▸ **What you will do**:
a – Answer the following questions using the article on Herbert M. Singer.
(i) In which Queens neighborhood was Singer born?
(ii) Who was Singer's spouse?
(iii) In what year did Singer graduate from Columbia Law School?
b – Continue the article on Herbert M. Singer from the point at which it ends.

▸ **Excerpted text**:
- Born: 1907 Far Rockaway, Queens
- Died: October 9, 1996 (aged 88–89) Manhattan, New York City
- Education: Columbia University (BA, LLB)
- Occupations: lawyer, philanthropist
- Known for: President of Beth Israel Medical Center Director of PepsiCo Chairman of the American Jewish Joint Distribution Committee
- Spouse: Nell Hess Singer
- Father: Saul Singer
- Relatives: Edwin Singer (brother)

= Herbert M. Singer =

American lawyer

Herbert M. Singer (1907 – October 6, 1996) was an American lawyer and philanthropist. He was the chairman of the executive committee of PepsiCo and was leader and trustee of many civic organizations including the American Jewish Joint Distribution Committee and Beth Israel Medical Center.

== Early life and education ==
Singer was born in Far Rockaway, Queens in 1907. His father, Saul Singer, originally from Simferopol, Russian Empire, was a garment manufacturer turned real estate entrepreneur and banker who served as the vice president of the Bank of United States, then the fourth largest bank in New York City, and was convicted of fraud after he and the bank's owners depleted its assets through heavy speculation in its own stock and through risky real estate investments, setting off a bank run in 1930 that triggered the collapse of banks during the Great Depression. Singer later moved to Texas and starting up an oil refinery in Corpus Christi, which he later sold to Citgo during the Second World War.

Singer graduated from Columbia College in 1926 and Columbia Law School in 1928. He worked in the law office of Isidor J. Kresel, counsel and a director of the Bank of United States, upon graduating from Columbia, and was indicted with his father following the collapse of the Bank, but his conviction was overturned by the New York Court of Appeals.

▸ **Data supplied**:
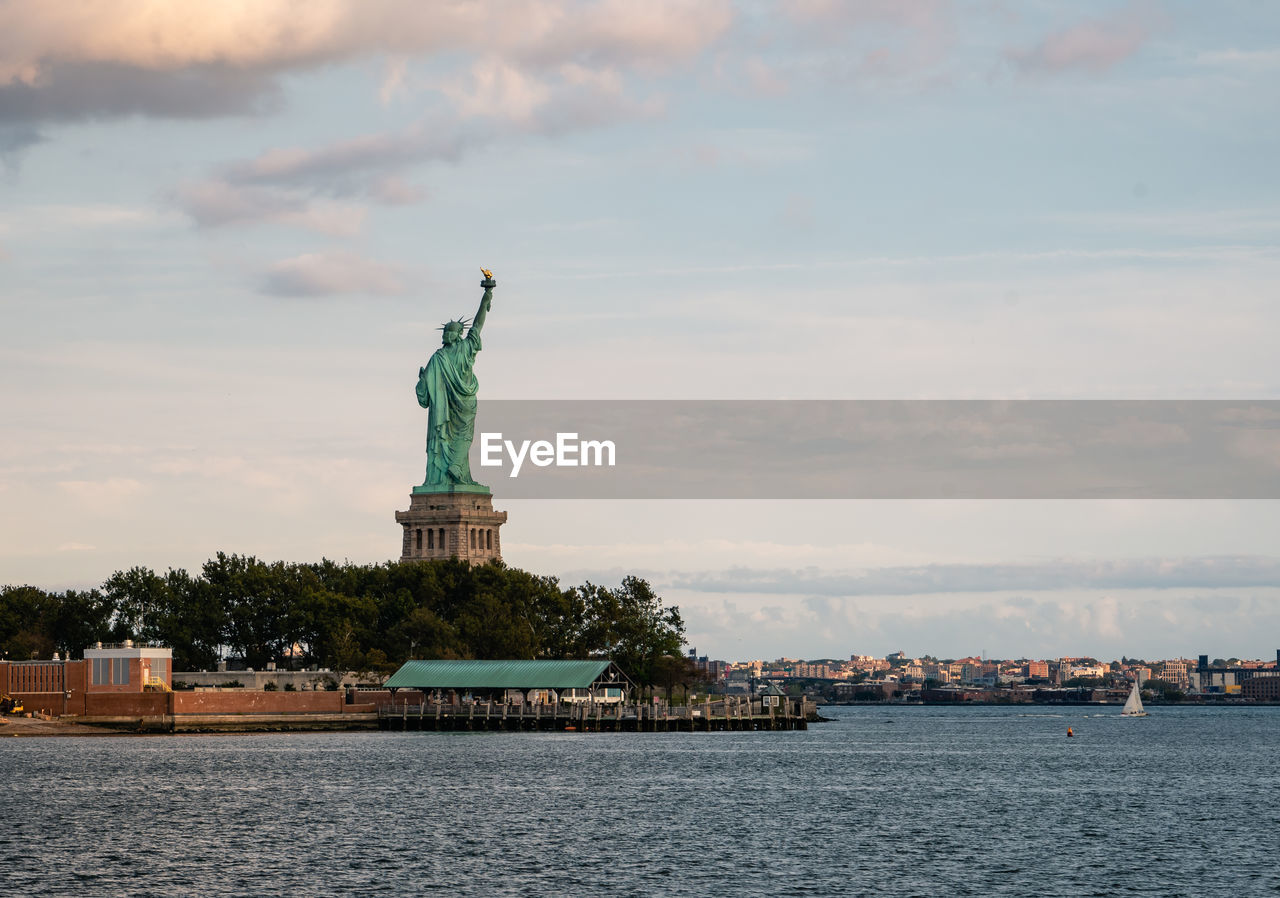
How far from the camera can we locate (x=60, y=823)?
7581cm

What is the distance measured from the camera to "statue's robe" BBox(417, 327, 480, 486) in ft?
629

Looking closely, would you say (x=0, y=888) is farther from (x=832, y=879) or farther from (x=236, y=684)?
(x=236, y=684)

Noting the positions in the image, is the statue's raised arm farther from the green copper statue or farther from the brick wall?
the brick wall

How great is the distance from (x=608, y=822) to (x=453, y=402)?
11726 cm

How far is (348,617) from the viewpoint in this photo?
164625 mm

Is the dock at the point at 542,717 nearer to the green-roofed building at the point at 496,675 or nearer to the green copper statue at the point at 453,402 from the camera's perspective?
the green-roofed building at the point at 496,675

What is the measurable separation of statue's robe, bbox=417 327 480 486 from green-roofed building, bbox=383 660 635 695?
40854mm

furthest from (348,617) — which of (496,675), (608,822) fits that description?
(608,822)

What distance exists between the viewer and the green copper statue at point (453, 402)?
19175 cm

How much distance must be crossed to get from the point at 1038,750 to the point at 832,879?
8903 centimetres

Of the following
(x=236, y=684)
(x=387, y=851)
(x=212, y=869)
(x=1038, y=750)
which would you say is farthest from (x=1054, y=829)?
(x=236, y=684)

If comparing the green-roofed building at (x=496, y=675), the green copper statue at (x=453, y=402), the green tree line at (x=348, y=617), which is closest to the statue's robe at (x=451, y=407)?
the green copper statue at (x=453, y=402)

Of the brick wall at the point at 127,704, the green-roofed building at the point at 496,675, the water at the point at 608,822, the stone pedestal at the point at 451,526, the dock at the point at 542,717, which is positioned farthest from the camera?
the stone pedestal at the point at 451,526

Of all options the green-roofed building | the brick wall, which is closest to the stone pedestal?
the green-roofed building
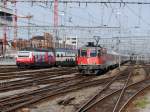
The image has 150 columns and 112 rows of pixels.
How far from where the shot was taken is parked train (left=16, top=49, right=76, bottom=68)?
165 feet

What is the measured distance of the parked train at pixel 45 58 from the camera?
50.3 metres

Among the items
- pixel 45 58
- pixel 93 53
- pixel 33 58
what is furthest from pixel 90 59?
pixel 45 58

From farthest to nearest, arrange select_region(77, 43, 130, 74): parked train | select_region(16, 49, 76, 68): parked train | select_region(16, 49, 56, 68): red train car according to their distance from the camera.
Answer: select_region(16, 49, 76, 68): parked train → select_region(16, 49, 56, 68): red train car → select_region(77, 43, 130, 74): parked train

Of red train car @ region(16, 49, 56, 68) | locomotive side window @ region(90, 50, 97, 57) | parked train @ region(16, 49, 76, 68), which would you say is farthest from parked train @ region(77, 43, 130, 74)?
parked train @ region(16, 49, 76, 68)

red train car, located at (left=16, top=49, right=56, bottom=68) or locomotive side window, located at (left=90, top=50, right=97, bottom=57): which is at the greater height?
locomotive side window, located at (left=90, top=50, right=97, bottom=57)

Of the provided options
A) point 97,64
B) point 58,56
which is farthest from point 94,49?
point 58,56

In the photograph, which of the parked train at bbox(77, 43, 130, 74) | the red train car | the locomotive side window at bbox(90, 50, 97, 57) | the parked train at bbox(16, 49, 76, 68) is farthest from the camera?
the parked train at bbox(16, 49, 76, 68)

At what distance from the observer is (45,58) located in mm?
55188

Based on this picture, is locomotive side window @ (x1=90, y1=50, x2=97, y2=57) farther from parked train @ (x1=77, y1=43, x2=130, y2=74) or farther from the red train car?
the red train car

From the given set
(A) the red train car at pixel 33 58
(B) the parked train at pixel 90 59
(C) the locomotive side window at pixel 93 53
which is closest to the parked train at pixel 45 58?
(A) the red train car at pixel 33 58

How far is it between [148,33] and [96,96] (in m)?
69.9

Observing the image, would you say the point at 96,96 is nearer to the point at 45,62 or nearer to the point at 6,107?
the point at 6,107

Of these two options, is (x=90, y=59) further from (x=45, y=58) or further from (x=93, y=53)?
(x=45, y=58)

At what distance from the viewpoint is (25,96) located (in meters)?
18.5
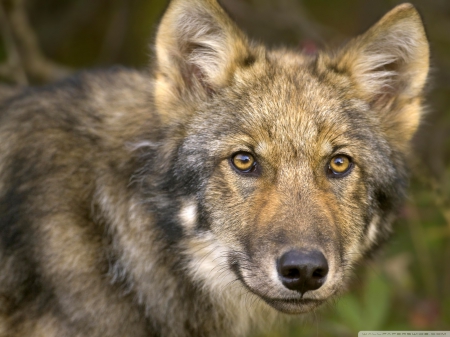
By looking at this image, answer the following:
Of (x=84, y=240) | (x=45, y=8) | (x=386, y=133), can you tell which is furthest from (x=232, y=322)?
(x=45, y=8)

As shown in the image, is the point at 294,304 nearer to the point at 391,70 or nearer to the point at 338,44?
the point at 391,70

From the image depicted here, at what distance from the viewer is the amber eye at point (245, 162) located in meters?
3.90

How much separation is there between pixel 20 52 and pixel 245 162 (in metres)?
4.45

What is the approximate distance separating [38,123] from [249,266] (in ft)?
5.80

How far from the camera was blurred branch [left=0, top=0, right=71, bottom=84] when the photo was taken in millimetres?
6652

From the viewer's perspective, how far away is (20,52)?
738 centimetres

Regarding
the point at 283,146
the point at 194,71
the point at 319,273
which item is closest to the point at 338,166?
the point at 283,146

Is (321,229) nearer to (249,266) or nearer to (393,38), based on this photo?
(249,266)

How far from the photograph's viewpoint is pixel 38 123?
4.36 meters

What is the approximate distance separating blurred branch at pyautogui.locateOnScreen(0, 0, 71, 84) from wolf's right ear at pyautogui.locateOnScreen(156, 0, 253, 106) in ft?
9.69

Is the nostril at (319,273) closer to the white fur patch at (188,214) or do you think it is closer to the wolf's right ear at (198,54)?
the white fur patch at (188,214)

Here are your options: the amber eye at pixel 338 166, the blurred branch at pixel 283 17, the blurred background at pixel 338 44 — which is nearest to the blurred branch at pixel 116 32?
the blurred background at pixel 338 44

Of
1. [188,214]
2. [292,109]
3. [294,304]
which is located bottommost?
[294,304]

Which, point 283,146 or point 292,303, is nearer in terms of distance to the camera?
point 292,303
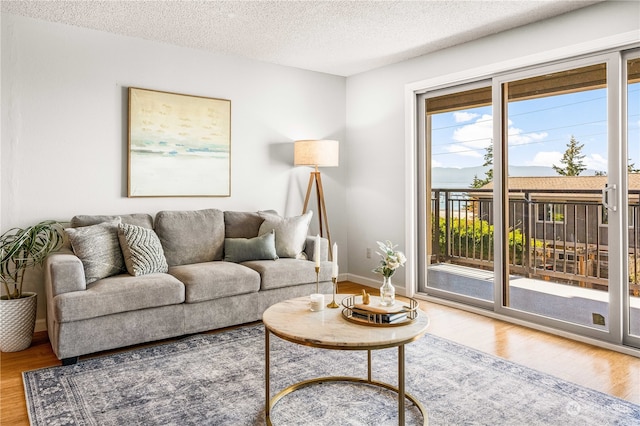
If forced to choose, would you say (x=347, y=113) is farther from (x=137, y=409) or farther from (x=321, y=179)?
(x=137, y=409)

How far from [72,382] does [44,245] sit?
1384mm

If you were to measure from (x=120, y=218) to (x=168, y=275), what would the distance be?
761mm

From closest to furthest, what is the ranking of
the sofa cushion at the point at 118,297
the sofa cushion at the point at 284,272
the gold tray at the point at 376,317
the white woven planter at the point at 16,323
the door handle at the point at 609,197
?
1. the gold tray at the point at 376,317
2. the sofa cushion at the point at 118,297
3. the white woven planter at the point at 16,323
4. the door handle at the point at 609,197
5. the sofa cushion at the point at 284,272

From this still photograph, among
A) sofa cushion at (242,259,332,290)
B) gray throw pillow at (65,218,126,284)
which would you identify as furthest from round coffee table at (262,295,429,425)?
gray throw pillow at (65,218,126,284)

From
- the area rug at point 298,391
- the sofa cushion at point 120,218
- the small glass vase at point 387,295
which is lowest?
the area rug at point 298,391

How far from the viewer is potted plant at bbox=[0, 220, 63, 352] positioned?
3.21m

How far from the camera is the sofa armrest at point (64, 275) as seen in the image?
2973 mm

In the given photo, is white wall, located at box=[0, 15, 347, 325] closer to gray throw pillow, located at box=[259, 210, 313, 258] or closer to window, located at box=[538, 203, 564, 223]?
gray throw pillow, located at box=[259, 210, 313, 258]

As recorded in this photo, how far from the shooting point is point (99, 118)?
397cm

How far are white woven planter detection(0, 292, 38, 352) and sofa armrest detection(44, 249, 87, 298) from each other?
33 centimetres

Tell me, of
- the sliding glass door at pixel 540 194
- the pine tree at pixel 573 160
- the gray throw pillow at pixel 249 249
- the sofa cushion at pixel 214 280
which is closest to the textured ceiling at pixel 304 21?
the sliding glass door at pixel 540 194

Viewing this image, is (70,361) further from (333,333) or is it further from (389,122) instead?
(389,122)

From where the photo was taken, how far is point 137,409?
236cm

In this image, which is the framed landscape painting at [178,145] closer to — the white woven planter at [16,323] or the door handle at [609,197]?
the white woven planter at [16,323]
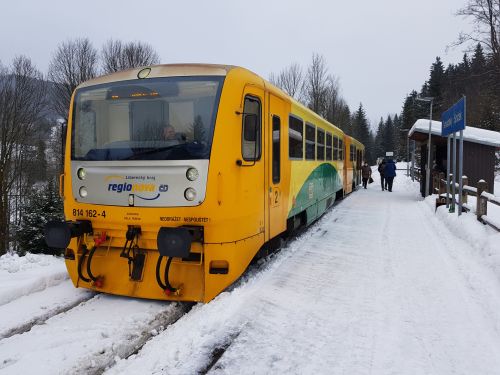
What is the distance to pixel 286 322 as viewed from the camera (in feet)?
14.0

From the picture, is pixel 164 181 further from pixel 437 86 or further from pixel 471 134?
pixel 437 86

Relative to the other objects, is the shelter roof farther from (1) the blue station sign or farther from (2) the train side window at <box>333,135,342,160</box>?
(2) the train side window at <box>333,135,342,160</box>

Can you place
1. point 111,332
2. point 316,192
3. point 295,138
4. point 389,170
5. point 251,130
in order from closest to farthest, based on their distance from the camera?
point 111,332 < point 251,130 < point 295,138 < point 316,192 < point 389,170

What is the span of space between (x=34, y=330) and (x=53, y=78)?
2621cm

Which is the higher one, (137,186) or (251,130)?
(251,130)

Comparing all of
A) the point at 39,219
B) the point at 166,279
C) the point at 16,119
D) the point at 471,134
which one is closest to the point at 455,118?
the point at 471,134

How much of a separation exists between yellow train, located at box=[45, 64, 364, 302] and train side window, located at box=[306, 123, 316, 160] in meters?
3.36

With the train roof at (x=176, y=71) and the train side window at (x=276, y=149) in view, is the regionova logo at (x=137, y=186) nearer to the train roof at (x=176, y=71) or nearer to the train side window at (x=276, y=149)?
the train roof at (x=176, y=71)

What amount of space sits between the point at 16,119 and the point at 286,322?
82.6 ft

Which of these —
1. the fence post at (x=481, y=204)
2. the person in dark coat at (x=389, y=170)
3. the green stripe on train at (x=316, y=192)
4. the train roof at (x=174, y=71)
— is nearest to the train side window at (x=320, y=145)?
the green stripe on train at (x=316, y=192)

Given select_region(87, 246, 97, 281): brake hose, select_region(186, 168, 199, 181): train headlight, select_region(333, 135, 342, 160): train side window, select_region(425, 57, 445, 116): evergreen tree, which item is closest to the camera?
select_region(186, 168, 199, 181): train headlight

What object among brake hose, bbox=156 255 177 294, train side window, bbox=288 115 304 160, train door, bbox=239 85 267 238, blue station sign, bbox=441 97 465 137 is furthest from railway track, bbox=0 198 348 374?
blue station sign, bbox=441 97 465 137

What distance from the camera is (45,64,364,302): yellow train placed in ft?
15.2

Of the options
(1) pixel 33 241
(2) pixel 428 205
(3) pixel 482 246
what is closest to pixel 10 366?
(3) pixel 482 246
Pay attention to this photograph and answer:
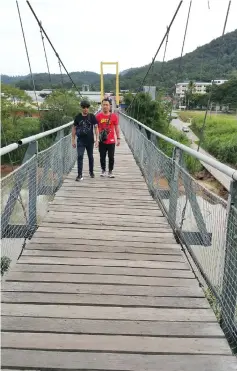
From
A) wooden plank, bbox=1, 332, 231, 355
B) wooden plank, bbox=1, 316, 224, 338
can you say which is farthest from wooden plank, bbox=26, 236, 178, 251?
wooden plank, bbox=1, 332, 231, 355

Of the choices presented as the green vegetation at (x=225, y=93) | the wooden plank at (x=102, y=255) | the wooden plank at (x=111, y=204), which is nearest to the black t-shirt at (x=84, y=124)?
the wooden plank at (x=111, y=204)

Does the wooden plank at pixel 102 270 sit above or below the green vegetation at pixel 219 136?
Result: above

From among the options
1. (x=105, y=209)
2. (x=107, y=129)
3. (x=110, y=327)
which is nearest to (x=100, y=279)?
(x=110, y=327)

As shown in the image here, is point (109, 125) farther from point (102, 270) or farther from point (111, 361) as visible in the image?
point (111, 361)

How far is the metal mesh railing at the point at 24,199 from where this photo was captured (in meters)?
2.31

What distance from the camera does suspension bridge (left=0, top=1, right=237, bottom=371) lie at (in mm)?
1395

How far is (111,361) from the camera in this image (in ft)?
4.42

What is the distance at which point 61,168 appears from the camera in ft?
13.9

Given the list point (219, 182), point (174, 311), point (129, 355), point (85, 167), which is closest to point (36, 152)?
point (174, 311)

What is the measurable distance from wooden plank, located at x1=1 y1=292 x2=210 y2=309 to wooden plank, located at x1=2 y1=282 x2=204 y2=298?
0.04m

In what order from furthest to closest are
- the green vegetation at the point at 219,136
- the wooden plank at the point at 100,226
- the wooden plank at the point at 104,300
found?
the green vegetation at the point at 219,136 < the wooden plank at the point at 100,226 < the wooden plank at the point at 104,300

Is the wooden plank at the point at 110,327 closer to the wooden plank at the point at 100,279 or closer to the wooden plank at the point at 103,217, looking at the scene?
the wooden plank at the point at 100,279

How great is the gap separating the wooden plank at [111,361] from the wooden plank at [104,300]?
34 centimetres

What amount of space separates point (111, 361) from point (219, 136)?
1456 inches
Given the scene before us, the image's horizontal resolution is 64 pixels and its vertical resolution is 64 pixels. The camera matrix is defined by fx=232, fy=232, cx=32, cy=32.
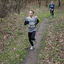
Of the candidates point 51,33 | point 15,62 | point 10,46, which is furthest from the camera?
point 51,33

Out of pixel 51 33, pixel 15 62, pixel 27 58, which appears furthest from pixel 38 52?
pixel 51 33

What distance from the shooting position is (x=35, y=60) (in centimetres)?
1046

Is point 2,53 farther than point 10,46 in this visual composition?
No

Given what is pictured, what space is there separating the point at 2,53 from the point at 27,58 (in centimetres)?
157

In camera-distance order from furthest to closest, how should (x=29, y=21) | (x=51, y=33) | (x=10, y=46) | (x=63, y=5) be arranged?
(x=63, y=5) → (x=51, y=33) → (x=10, y=46) → (x=29, y=21)

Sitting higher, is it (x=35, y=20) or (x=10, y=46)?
(x=35, y=20)

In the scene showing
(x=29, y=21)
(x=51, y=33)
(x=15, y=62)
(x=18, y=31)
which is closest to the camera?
(x=15, y=62)

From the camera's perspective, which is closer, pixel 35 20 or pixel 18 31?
Result: pixel 35 20

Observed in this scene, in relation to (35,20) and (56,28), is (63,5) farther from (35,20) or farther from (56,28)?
(35,20)

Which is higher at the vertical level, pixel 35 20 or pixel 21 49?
pixel 35 20

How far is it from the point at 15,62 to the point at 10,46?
9.35ft

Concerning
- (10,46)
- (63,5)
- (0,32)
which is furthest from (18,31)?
(63,5)

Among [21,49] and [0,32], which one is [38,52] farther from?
[0,32]

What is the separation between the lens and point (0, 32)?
1677cm
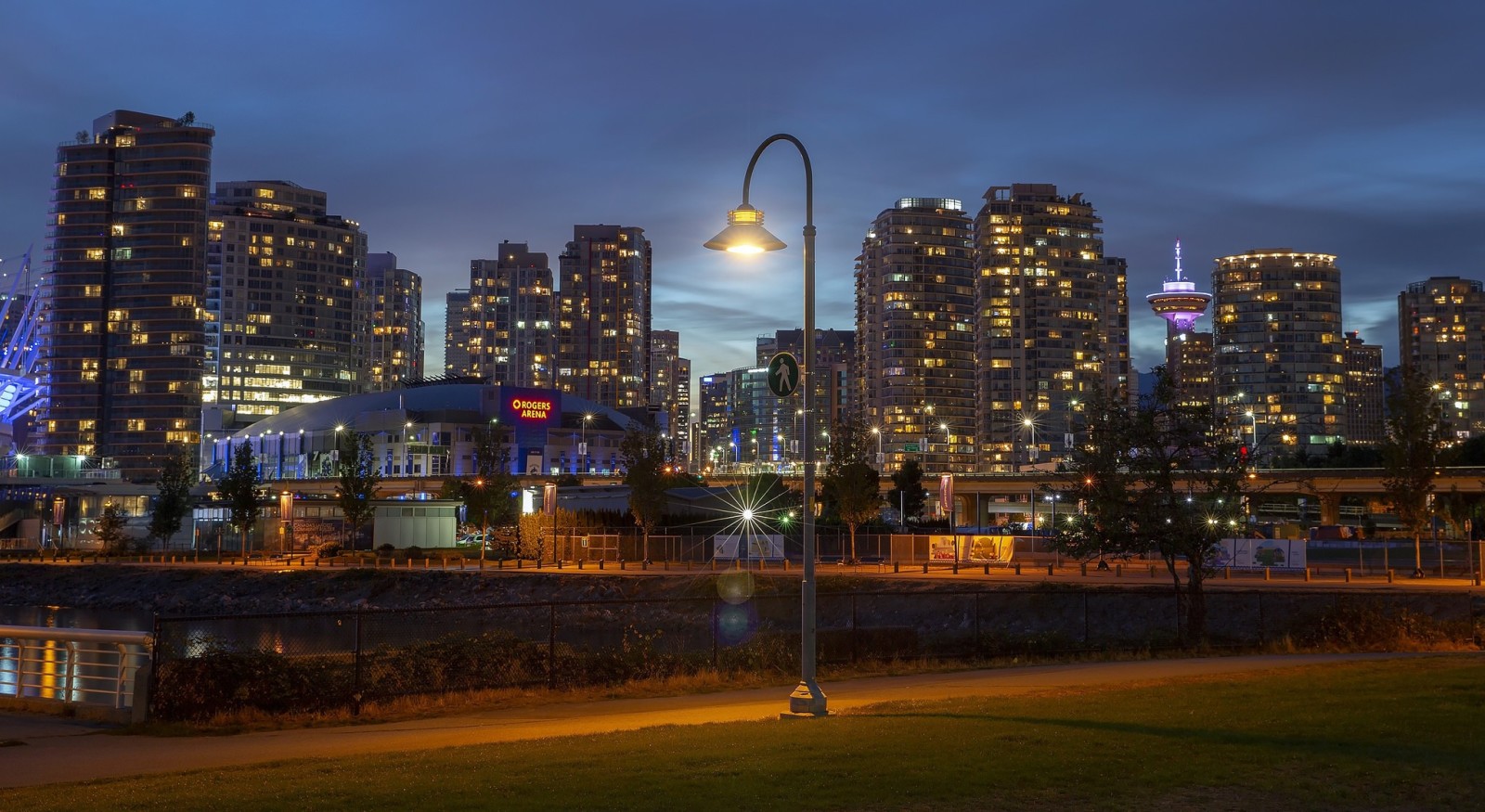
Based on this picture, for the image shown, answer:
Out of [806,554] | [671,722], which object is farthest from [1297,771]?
[671,722]

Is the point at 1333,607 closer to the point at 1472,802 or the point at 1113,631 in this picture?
the point at 1113,631

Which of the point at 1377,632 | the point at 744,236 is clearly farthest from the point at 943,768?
the point at 1377,632

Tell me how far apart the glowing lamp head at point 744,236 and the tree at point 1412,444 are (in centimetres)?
4766

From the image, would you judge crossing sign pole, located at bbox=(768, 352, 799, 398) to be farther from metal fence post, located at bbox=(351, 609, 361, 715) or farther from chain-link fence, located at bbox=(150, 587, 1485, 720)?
metal fence post, located at bbox=(351, 609, 361, 715)

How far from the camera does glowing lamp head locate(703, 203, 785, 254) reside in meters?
18.3

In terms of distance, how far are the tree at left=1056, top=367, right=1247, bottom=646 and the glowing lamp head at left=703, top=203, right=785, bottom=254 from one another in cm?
1926

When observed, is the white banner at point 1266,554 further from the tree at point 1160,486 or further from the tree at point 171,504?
the tree at point 171,504

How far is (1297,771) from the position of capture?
1372cm

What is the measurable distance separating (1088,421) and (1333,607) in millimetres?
8686

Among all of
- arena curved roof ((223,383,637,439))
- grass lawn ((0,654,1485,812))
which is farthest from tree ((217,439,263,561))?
grass lawn ((0,654,1485,812))

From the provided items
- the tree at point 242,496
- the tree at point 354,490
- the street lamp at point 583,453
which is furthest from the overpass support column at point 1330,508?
the tree at point 242,496

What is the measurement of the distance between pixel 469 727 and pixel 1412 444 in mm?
51927

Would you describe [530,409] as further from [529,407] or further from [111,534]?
[111,534]

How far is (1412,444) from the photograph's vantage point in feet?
184
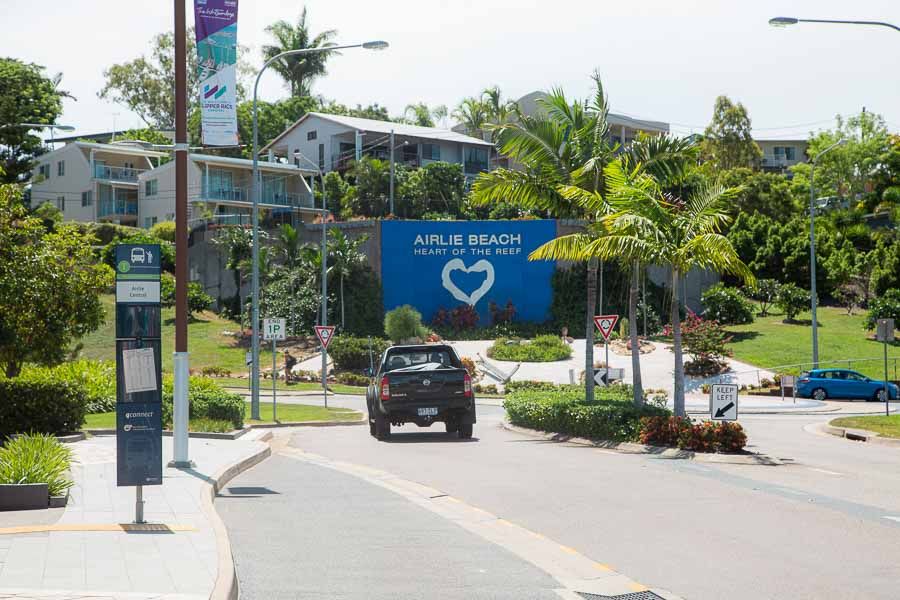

▸ **Task-by-task results**:
a –
(i) Far Rockaway
(ii) Nell Hess Singer
(iii) 1928

b –
== Career ==
Singer then joined forces with Francis Levien, a fellow Columbia alumnus and lawyer. He was a lead lawyer in a landmark suit brought by the Loft Candy Company in 1938 against its chief executive, who bought PepsiCo stock after being approached by the company and was then sued by the company, arguing that the stock should have bought on the company's behalf.

His successful defense of PepsiCo helped him land a spot on the board of directors of PepsiCo in 1941, a position he held until 1953. He was also elected chairman of the executive committee in 1950.

In 1982, he founded the Herbert and Nell Singer Foundation, aimed to support medical and other organizations in New York and Connecticut, where he and his wife had a home.

He was a former president of Beth Israel Medical Center in New York City, a post once held by his father in the 1920s. He was also a chairman of the American Jewish Joint Distribution Committee, a founding president of the Jewish Communal Fund of New York, a trustee of the United Hospital Fund of New York, and a director of the 14th Street-Union Square Local Development Corporation, now known as Union Square Partnership.

Singer sat on the Rockefeller University Council and was credited for bringing together Beth Israel and the university in a research-sharing arrangement.

== Personal life ==
Singer married Nell Hess of Brooklyn in 1945. His wife was also a philanthropist and was the namesake of the Nell Singer Lilac Walk in Central Park.

He died on October 6, 1996, in his Manhattan home at age 89. He was survived by his wife, children, two sisters, and his brother Edwin Singer, a philanthropist in Corpus Christi, Texas who served on the board of The International Herald Tribune in Paris and helped establish the Art Museum of South Texas.